March 8 (Reuters) - The following are the top stories from selected Canadian newspapers. Reuters has not verified these stories and does not vouch for their accuracy.
* Alberta Premier Alison Redford has rolled out an austerity budget that halts spending growth, abandons many of her election promises and will return the province to a level of debt not seen for two decades.
* The Parti Quebecois government is cancelling an intensive English-language program in French elementary schools, fuelling the debate over the importance English should have in Quebec society.
* The Northwest Territories is about to take control of its own land, resources and water for the first time in its history, but former Premier Stephen Kakfwi says the transfer of power from Ottawa to Yellowknife could come at a cost to the environment and preservation of the land.
Reports in the business section:
* Bombardier Inc is taking a step toward a full-blown battle with aircraft giants Airbus SAS and Boeing Co, introducing a version of its new C Series plane that increases the number of seats to 160.
* The federal government issued new rules designed to help smaller players compete in the C$19 billion wireless telecom market, but the measures may not be enough to allow them to make substantial inroads against the industry's incumbents.
* Canadian Natural Resources Ltd is putting a quarter of its Montney natural gas assets up for sale or partnership, adding another big parcel of property in the British Columbia-Alberta region to the auction block.
* Opposition MPs who sit on a key House of Commons committee are poised to ask the government to turn over key financial documents in the run-up to the federal budget.
* Ottawa's plan to bolster the navy's fleet nudged toward the drawing board on Thursday after it signed a contract to design the next generation of Arctic offshore patrol ships.
* The federal government has quietly conceded that it made a "drafting error" in its oft-criticized refugee legislation passed last June and it appears a new law may be the only way to fix it.

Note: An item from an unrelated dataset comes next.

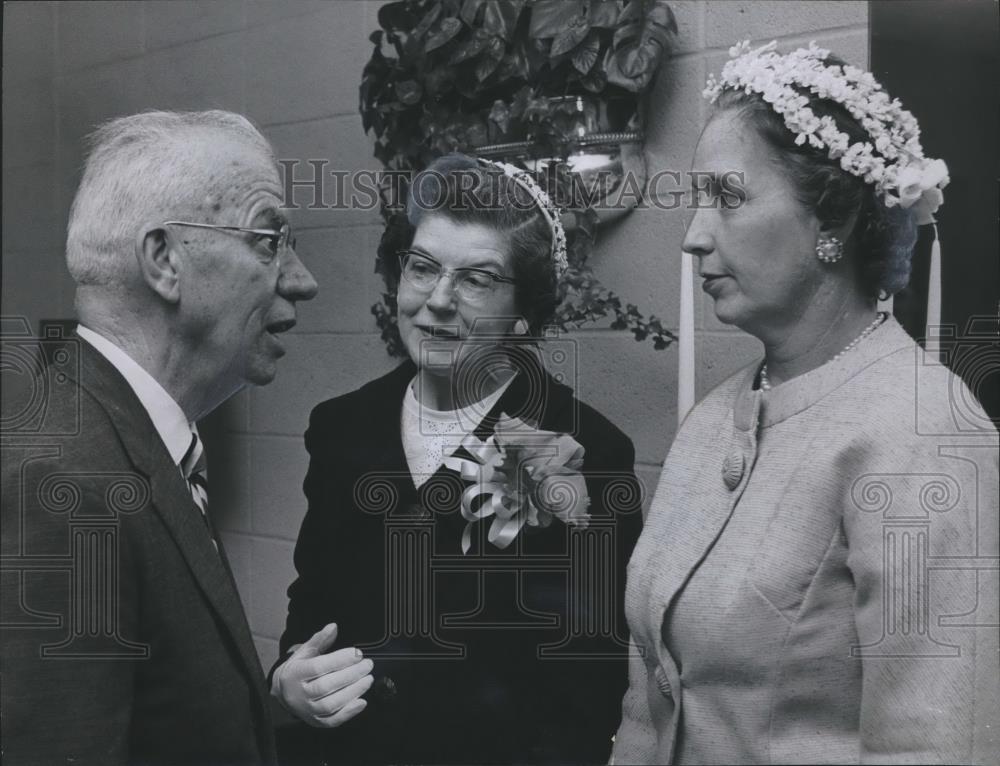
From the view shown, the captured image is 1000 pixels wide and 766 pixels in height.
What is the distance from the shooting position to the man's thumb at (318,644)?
185cm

A "note" posted on Citizenship and Immigration's website just above an explanation about Canada's new Refugee Appeal Division suggests the new provision, which allows certain failed asylum claimants to seek a second opinion, came into force four months before it was supposed to.
* While Canadian smartphone maker BlackBerry said it plans less expensive devices for emerging markets like India, the company has no plans to get into the $50 to $60 price range to compete with lower-cost Asian rivals.